Prevention of AVRT, either orthodromic or antidromic, metoprolol, or other beta blocker.

And last, for the prevention of preexcited a-fib, 1c agents flecainide or propafenone

are good choices.

Next, I'll move on to discuss 3 classic pitfalls of antiarrhythmic therapy.

The first is the most common of the three - treating an unknown wide-complex tachycardia

as anything other than VT.

So, the problem here is that there are physician who love to attempt to distinguish unknown

wide complex tachycardias that are due to VT from those due to an SVT with abberancy.

The problem here is that the criteria used to do this, isn't perfect, and the risks from

treating a VT as an SVT with abberancy are much greater than the risks from treating

an SVT with abberancy as VT.

So unless you are somehow absolutely positive that the wide complex rhythm is an SVT, choose

drugs or cardioversion strategies that are most appropriate for VT.

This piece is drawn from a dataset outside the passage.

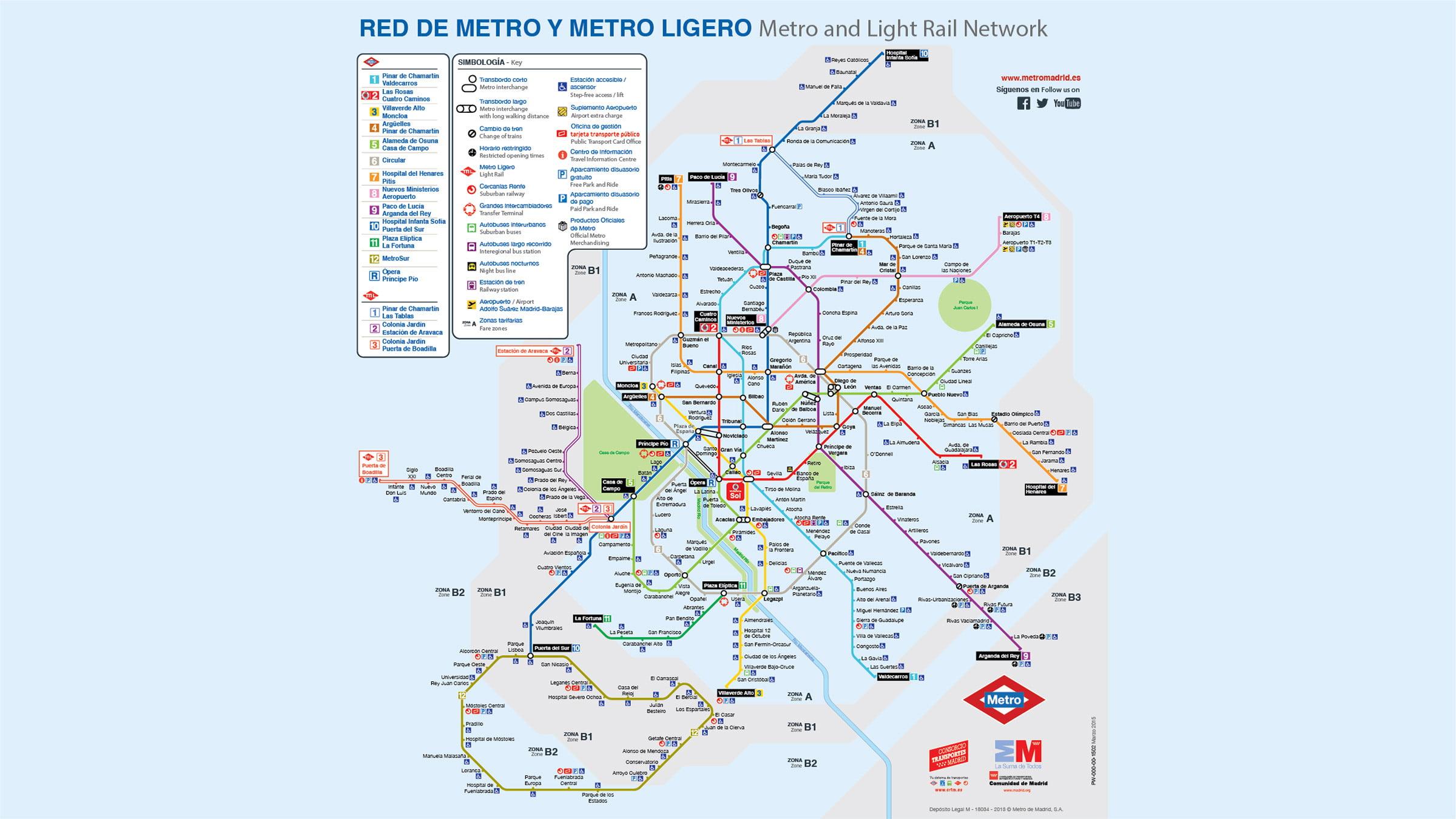 Mapa de la red de metro y metro ligero de madrid for Metro ligero colonia jardin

The next classic pitfall: treating a-fib in a patient with WPW with a beta blocker or

calcium channel blocker.

So first, here is an example of what this truly ugly rhythm looks like: a wide-complex,

irregularly-irregular rhythm.

There are very few things that cause this type of rhythm, and preexcited a-fib should

be your first consideration.

The problem with using a beta blocker or calcium channel blocker here is that those drugs primarily

affect conduction through the AV node - they have no impact on conduction down the accessory

pathway, which appears to be the primary route for impulses to get to the ventricles, since

all of the complexes are wide.

So in the best case scenario, these drugs won't help the patient at all.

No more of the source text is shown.